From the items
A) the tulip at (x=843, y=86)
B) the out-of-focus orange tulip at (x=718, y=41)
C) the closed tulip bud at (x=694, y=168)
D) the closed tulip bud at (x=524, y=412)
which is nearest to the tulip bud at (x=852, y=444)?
• • • • •
# [Prompt]
Write out every one of the entries above word for word, keeping each line as it appears.

# [The result]
From the items
A) the tulip at (x=843, y=86)
B) the out-of-focus orange tulip at (x=718, y=41)
C) the closed tulip bud at (x=694, y=168)
D) the closed tulip bud at (x=524, y=412)
which is nearest to the tulip bud at (x=852, y=444)?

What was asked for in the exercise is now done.